═══ Fragmento de lectura ═══

La sociabilidad como medio de salvar a otros
El ejemplo de Cristo, al vincularse con los intereses de la humanidad, debe ser seguido por todos los que predican su Palabra y por todos los que han recibido el Evangelio de su gracia. No hemos de renunciar a la comunión social. No debemos apartarnos de los demás. A fin de alcanzar a todas las clases, debemos tratarlas donde se encuentren. Rara vez nos buscarán por su propia iniciativa. No sólo desde el púlpito han de ser los corazones humanos conmovidos por la verdad divina. Hay otro campo de trabajo, más humilde tal vez, pero tan plenamente promisorio. Se halla en el hogar de los humildes y en la mansión de los encumbrados; junto a la mesa hospitalaria, y en las reuniones de inocente placer social.
Como
discípulos de Cristo, no nos mezclaremos con el mundo simplemente por
amor al placer, o para participar de sus locuras. Un trato tal no puede
sino traer perjuicios. Nunca debemos sancionar el pecado por nuestras
palabras o nuestros hechos, nuestro silencio o nuestra presencia.
Dondequiera que vayamos, debemos llevar a Jesús con nosotros, y revelar a
otros cuan precioso es nuestro Salvador. Pero los que procuran
conservar su religión ocultándola entre paredes pierden preciosas
oportunidades de hacer el bien. Mediante las relaciones sociales, el
cristianismo se pone en contacto con el mundo. Todo aquel que ha
recibido la iluminación divina, debe alumbrar la senda de aquellos que
no conocen la Luz de la vida.
Todos
debemos llegar a ser testigos de Jesús. El poder social, santificado
por la gracia de Cristo, debe ser aprovechado para ganar almas para el
Salvador. Vea el mundo que no estamos egoístamente absortos en nuestros
propios intereses, sino que deseamos que otros participen de nuestras
bendiciones y privilegios. Dejémosle ver que nuestra religión no nos
hace faltos de simpatía ni exigentes. Sirvan como Cristo sirvió, para
beneficio de los hombres, todos aquellos que profesan haberle hallado.
Nunca
debemos dar al mundo la impresión falsa de que los cristianos son un
pueblo lóbrego y triste. Si nuestros ojos están fijos en Jesús, veremos
un Redentor compasivo, y percibiremos luz de su rostro. Dondequiera que
reine su Espíritu, morará la paz. Y habrá también gozo, porque habrá una
serena y santa confianza en Dios.
Los
que siguen a Jesús le agradan cuando muestran que, aunque humanos, son
partícipes de la naturaleza divina. No son estatuas, sino hombres y
mujeres vivientes. Su corazón, refrigerado por los rocíos de la gracia
divina, se abre y expande bajo la influencia del Sol de justicia.
Reflejan sobre otros, en obras iluminadas por el amor de Cristo, la luz
que resplandece sobre ellos mismos.—El Deseado de Todas las Gentes, 126, 127.

═══ Datos mostrados ═══

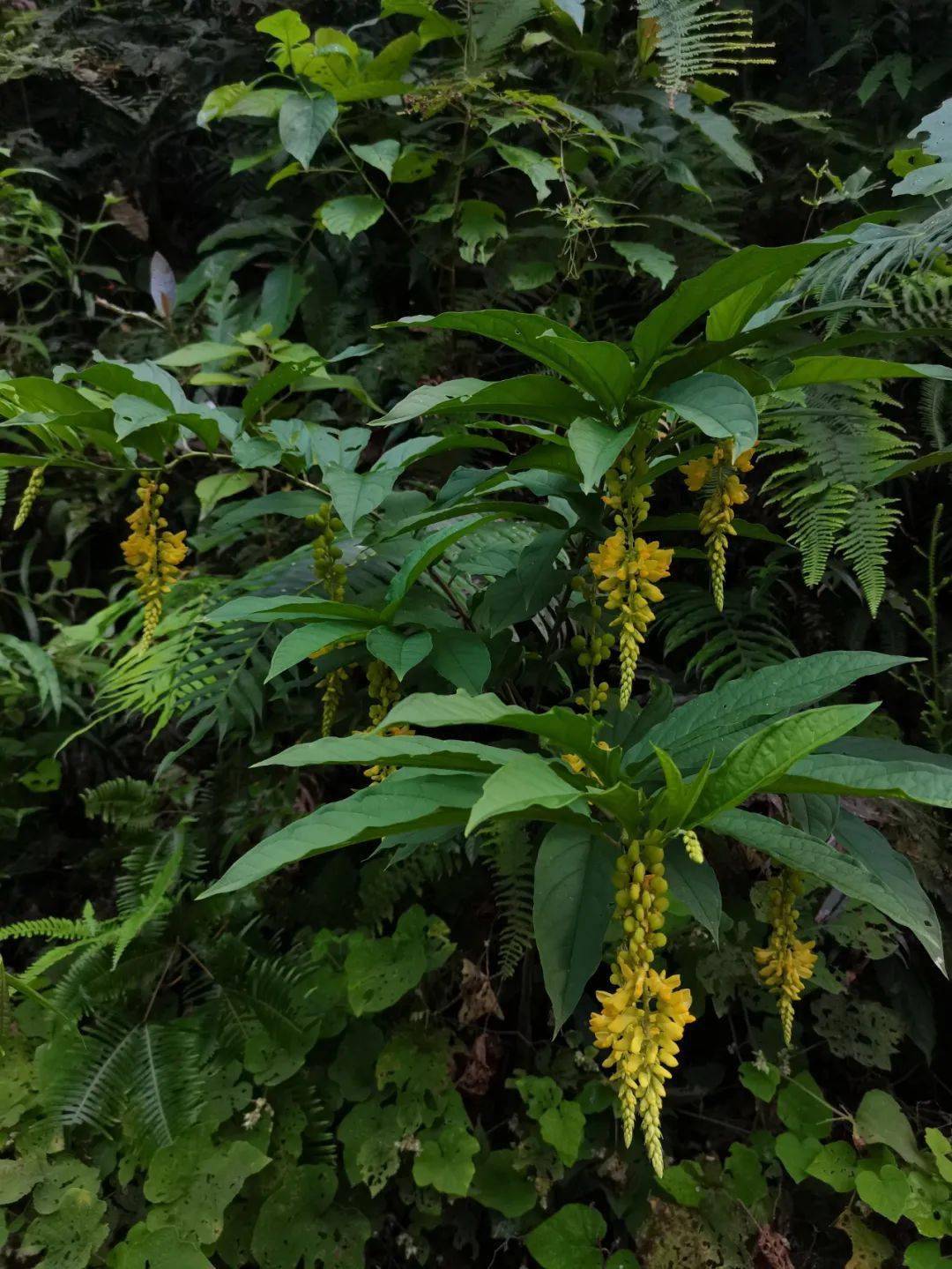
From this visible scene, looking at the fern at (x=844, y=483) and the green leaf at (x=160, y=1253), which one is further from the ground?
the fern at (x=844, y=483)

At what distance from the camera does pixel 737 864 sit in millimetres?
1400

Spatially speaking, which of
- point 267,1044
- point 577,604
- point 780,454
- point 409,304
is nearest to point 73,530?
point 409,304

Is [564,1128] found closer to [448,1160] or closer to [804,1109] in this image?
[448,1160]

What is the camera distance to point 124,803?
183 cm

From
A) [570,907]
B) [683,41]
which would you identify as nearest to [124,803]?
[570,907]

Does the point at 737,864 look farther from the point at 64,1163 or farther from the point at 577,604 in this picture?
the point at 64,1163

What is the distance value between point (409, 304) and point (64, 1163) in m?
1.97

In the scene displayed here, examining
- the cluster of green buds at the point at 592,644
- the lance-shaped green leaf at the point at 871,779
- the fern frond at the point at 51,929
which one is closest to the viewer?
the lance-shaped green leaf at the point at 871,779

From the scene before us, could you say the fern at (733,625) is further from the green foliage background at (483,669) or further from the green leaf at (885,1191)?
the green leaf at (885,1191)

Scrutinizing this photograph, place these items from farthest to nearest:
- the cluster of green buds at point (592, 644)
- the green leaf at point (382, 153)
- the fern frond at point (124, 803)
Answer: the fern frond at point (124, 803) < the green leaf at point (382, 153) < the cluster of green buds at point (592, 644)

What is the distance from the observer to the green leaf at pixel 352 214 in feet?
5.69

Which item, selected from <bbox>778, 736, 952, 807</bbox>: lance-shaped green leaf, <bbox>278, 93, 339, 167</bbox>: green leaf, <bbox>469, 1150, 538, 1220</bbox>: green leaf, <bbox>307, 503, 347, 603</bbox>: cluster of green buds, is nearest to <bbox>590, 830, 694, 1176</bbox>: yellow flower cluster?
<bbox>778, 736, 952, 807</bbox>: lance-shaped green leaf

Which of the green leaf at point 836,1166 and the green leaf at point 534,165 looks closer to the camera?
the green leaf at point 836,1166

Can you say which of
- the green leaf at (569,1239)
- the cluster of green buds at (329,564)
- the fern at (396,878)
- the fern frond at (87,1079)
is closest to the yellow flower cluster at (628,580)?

═══

:: Instrucciones de trabajo ::
a) Devuelve en copia literal el pasaje del fragmento sobre la sociabilidad que comienza con las palabras "La sociabilidad como" y termina con "inocente placer social.".
b) Enumera los lugares donde, según el fragmento sobre la sociabilidad, se halla el otro campo de trabajo distinto del púlpito.
Este material proviene de otra fuente.

:: Resultados ::
a)
La sociabilidad como medio de salvar a otros
El ejemplo de Cristo, al vincularse con los intereses de la humanidad, debe ser seguido por todos los que predican su Palabra y por todos los que han recibido el Evangelio de su gracia. No hemos de renunciar a la comunión social. No debemos apartarnos de los demás. A fin de alcanzar a todas las clases, debemos tratarlas donde se encuentren. Rara vez nos buscarán por su propia iniciativa. No sólo desde el púlpito han de ser los corazones humanos conmovidos por la verdad divina. Hay otro campo de trabajo, más humilde tal vez, pero tan plenamente promisorio. Se halla en el hogar de los humildes y en la mansión de los encumbrados; junto a la mesa hospitalaria, y en las reuniones de inocente placer social.

b)
- En el hogar de los humildes
- En la mansión de los encumbrados
- Junto a la mesa hospitalaria
- En las reuniones de inocente placer social